- **The problem**: Would you please copy exactly the line with "Wait for 15-30 minutes to dry" and all lines that follow it in the data below, through the last one?

Saved data entries:
════

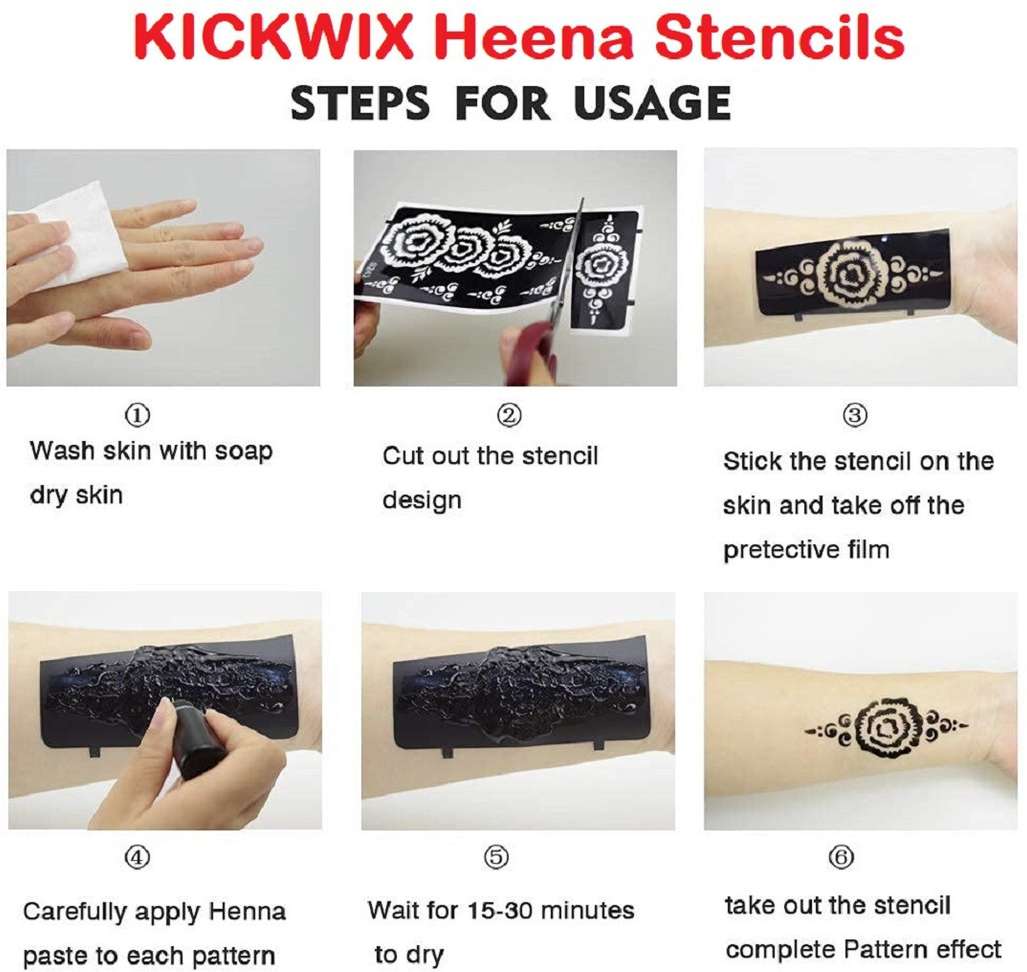 KICKWIX Heena Stencils
STEPS FOR USAGE

①
Wash skin with soap dry skin

②
Cut out the stencil design

③
Stick the stencil on the skin and take off the pretective film

④
Carefully apply Henna paste to each pattern

⑤
Wait for 15-30 minutes to dry

⑥
take out the stencil complete Pattern effect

════

- **Problem solution**:
Wait for 15-30 minutes to dry

⑥
take out the stencil complete Pattern effect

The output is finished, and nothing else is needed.